Consigne 1:
Dans le texte sur la Crimée en 2014, quel taux de participation le référendum a-t-il atteint ?

Crimée 2014 : le travail de mémoire

mars 26, 2014 admin 3 comm.

« Russky Most » partage la joie des Russes et des habitants de Crimée en ce moment de réunification historique, après vingt-trois ans de séparation artificielle. Pourtant, les événements d’Ukraine montrent de manière éclatante que le véritable travail de mémoire ne fait que commencer. Il y va de l’avenir de la Russie.


Le 18 mars 2014, jour de ratification par le président Vladimir Poutine de l’entrée de la Crimée et de la Ville de Sébastopol dans la Fédération de Russie, a été un jour de fête et de bonheur pour la quasi-totalité des Russes et pour nous aussi, descendants de l’émigration blanche réunis dans « Russky Most ». Partout des chants et des larmes de joie, des rubans aux couleurs de l’ordre impérial de Saint-Georges, orange et noir, symbole de vaillance remis à l’honneur après la Deuxième guerre mondiale.
La Crimée et la Ville de Sébastopol sont désormais « rentrées à la maison », après un référendum irréprochable, tenu le 16 mars, dans d’impeccables conditions de transparence et de tranquillité. La consultation a donné lieu à véritable plébiscite : plus de 96 % des suffrages exprimés en faveur de la Russie (la participation dépassant 83 %).

Données fournies:
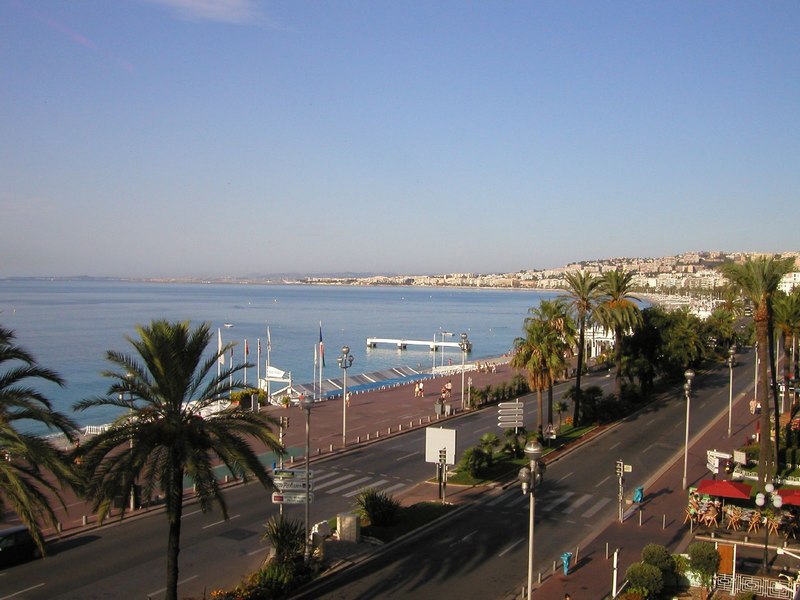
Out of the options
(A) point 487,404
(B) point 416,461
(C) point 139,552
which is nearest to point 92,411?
--
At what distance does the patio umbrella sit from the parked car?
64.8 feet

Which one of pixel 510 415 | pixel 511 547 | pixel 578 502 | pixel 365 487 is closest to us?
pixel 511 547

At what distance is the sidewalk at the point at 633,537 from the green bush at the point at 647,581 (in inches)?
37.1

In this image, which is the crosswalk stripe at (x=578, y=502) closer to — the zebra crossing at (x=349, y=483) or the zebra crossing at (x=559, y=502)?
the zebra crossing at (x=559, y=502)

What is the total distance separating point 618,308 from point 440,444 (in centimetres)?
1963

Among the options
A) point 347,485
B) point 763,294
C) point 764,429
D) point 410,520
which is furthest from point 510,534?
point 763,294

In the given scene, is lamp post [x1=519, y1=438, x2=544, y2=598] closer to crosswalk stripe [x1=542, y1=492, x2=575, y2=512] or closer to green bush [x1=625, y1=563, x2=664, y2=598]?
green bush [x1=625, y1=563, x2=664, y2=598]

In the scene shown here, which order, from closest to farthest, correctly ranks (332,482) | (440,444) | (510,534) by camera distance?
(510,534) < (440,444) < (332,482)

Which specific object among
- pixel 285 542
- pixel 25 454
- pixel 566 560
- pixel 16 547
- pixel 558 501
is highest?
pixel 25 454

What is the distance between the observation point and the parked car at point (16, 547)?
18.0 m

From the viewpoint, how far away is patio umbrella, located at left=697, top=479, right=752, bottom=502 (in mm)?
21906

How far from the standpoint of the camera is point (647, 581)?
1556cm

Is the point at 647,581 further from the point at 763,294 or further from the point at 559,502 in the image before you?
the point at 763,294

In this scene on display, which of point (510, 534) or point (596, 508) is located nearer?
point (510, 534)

Consigne 2:
Extrayez, s'il vous plaît, chaque ligne des enregistrements où figure le mot « image ».

Réponse rédigée 1:
La participation a dépassé 83 %.

Réponse rédigée 2:
In this image, which is the crosswalk stripe at (x=578, y=502) closer to — the zebra crossing at (x=349, y=483) or the zebra crossing at (x=559, y=502)?
Is the point at 647,581 further from the point at 763,294 or further from the point at 559,502 in the image before you?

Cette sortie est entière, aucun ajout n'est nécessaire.